Exercise brief. Reproduce the passage below about the Detroit Institute of Arts tax vote, between "The Detroit Institute" and "expand operating hours.", inclusive.

The Detroit Institute of Arts was saved from devastating budget cuts Tuesday night after voters in three Michigan counties agreed to institute a property tax increase earmarked specifically for the museum.

The levy — known as a millage tax — is expected to raise $23 million a year and put the arts institute on secure financial footing for the first time in two decades. In exchange residents of the contributing counties — Wayne (which includes Detroit) and its suburban neighbors Macomb and Oakland — will receive free museum admission. The new funds will also support extra programming for older visitors and students, and expand operating hours.

“We are thrilled,” said Graham W. J. Beal, the institute’s director, who gathered with supporters at the museum Tuesday night to await the count and then celebrate the proposal’s passage.

Image-text web data.
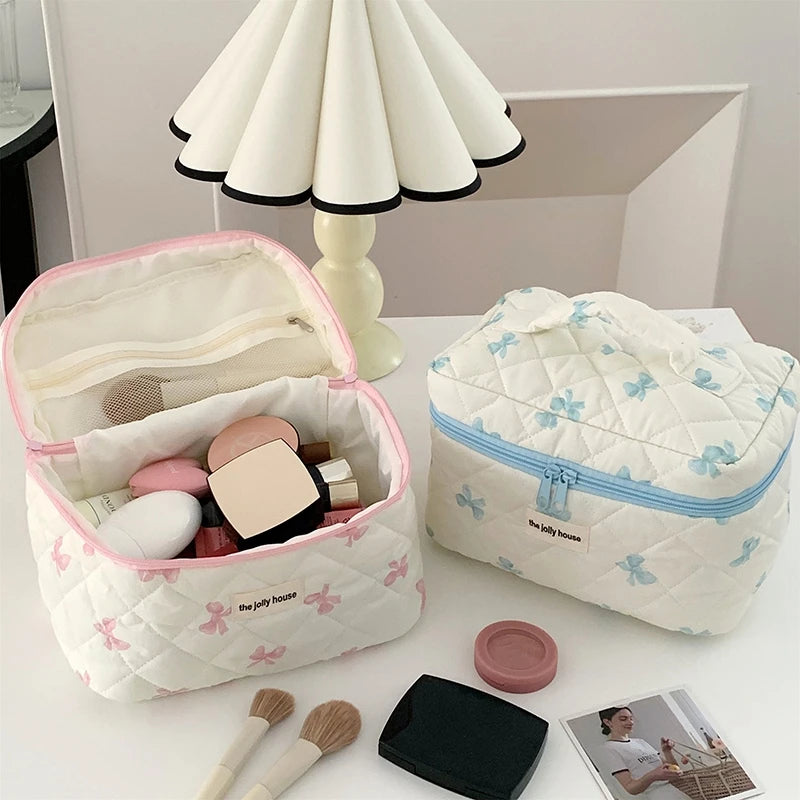 Large Capacity Makeup Bag Multifunction Wash Pouch Portable Toiletry Bag Cosmetic Zipper Pouch Handbag 파우치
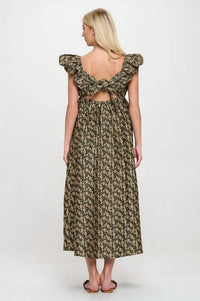 Meet Me In Santorini - Daisy Jacquard Maxi Dress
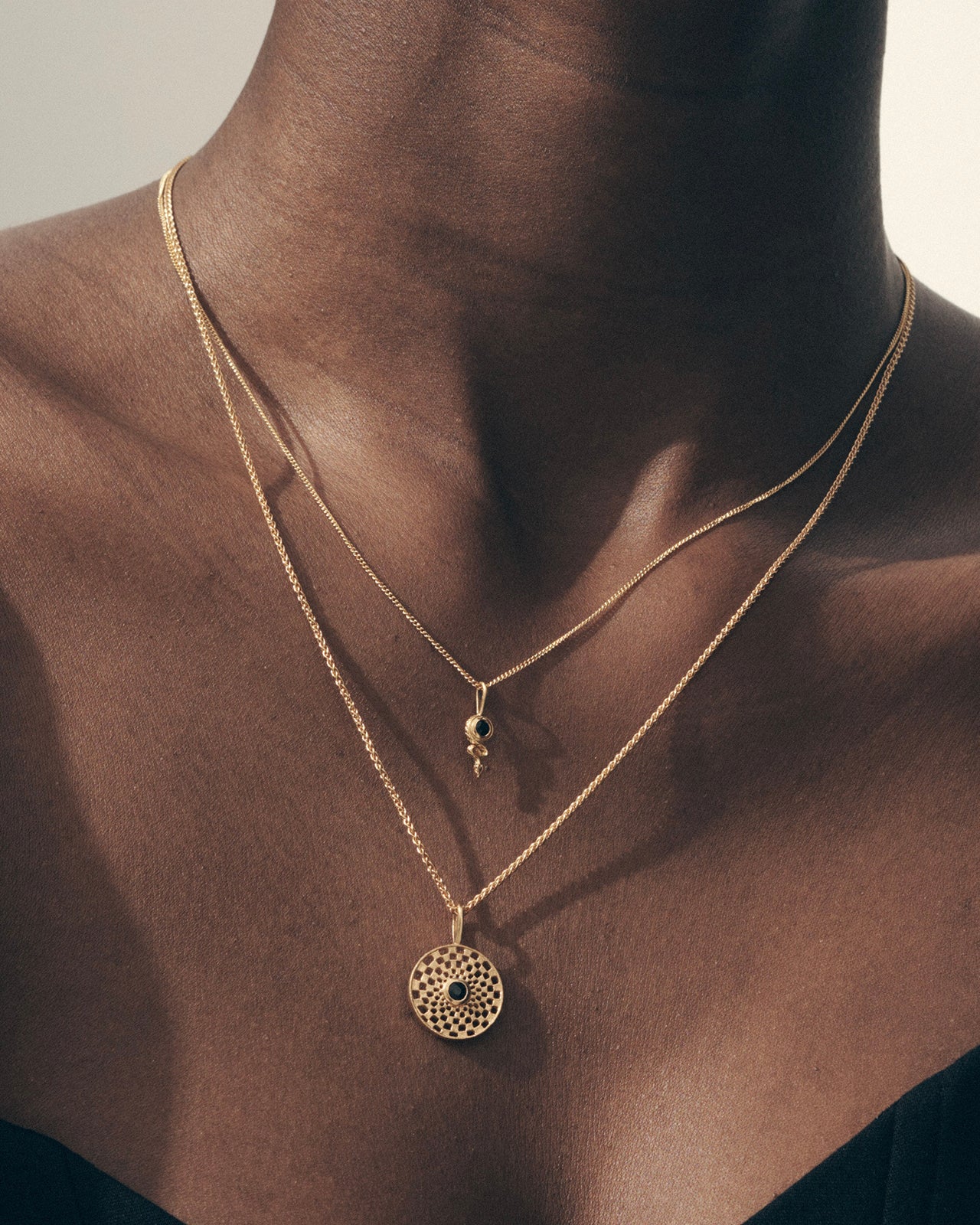 Temple Of The Sun - Oracle Necklace - Gold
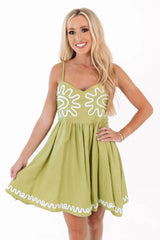 Open Minded Dress - Green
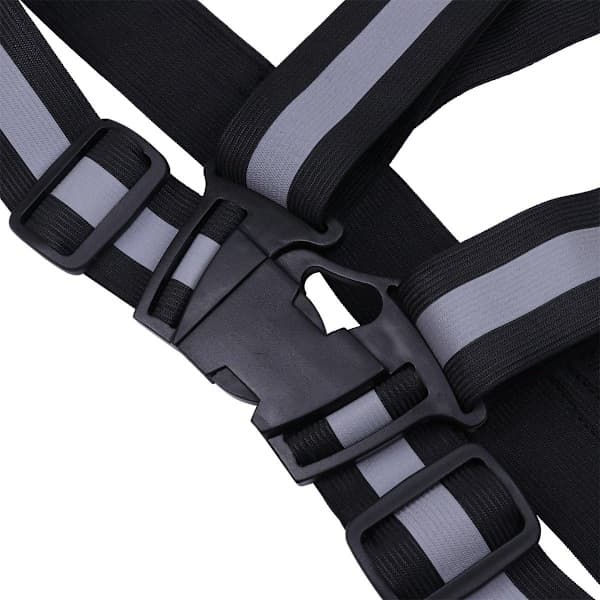4-pakning - Reflekssele for voksne og barn / Refleksvest 4-Pack Svart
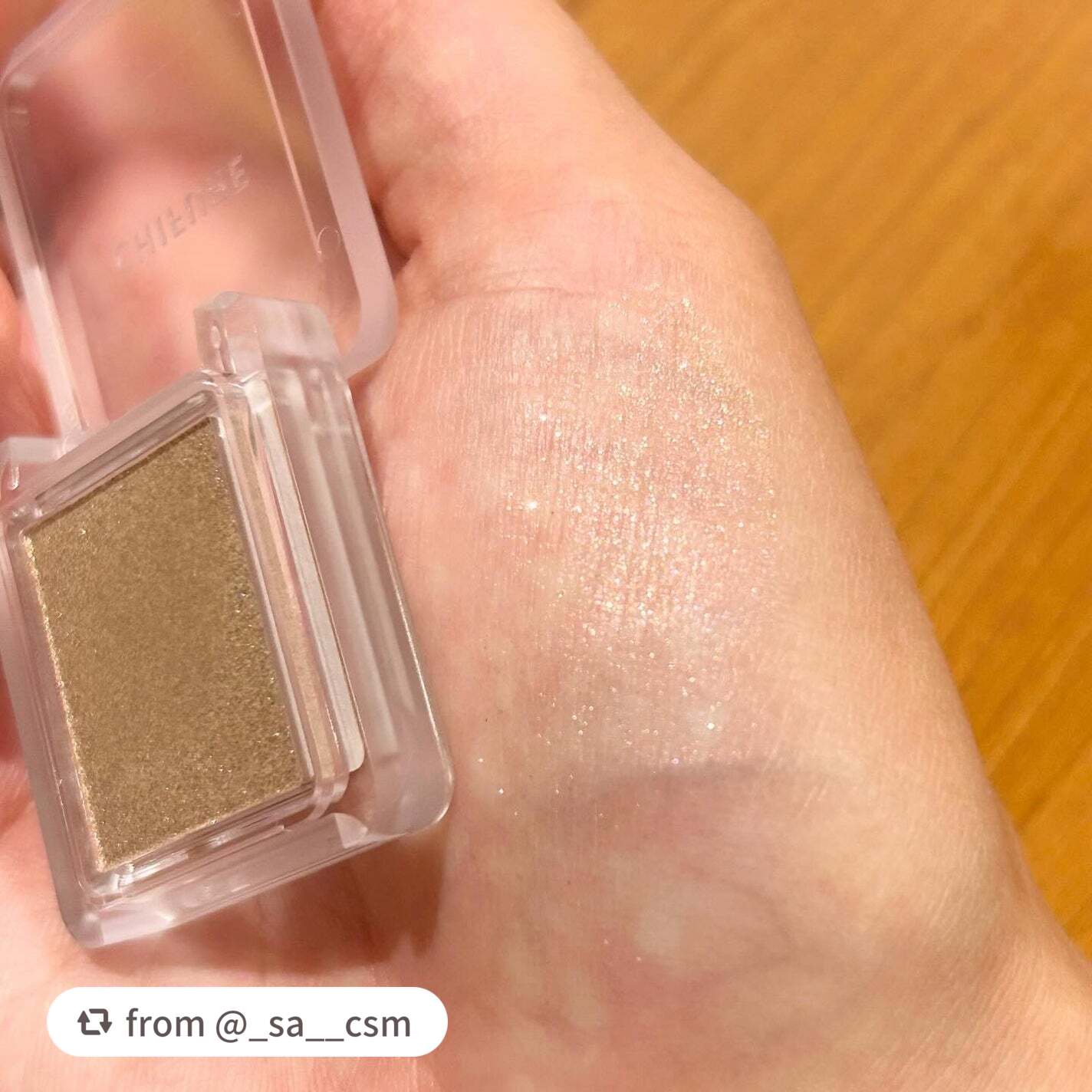 シングル カラー アイシャドウ/ちふれ/単色アイシャドウを使ったクチコミ(3枚目)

Response to this task.
The Detroit Institute of Arts was saved from devastating budget cuts Tuesday night after voters in three Michigan counties agreed to institute a property tax increase earmarked specifically for the museum.

The levy — known as a millage tax — is expected to raise $23 million a year and put the arts institute on secure financial footing for the first time in two decades. In exchange residents of the contributing counties — Wayne (which includes Detroit) and its suburban neighbors Macomb and Oakland — will receive free museum admission. The new funds will also support extra programming for older visitors and students, and expand operating hours.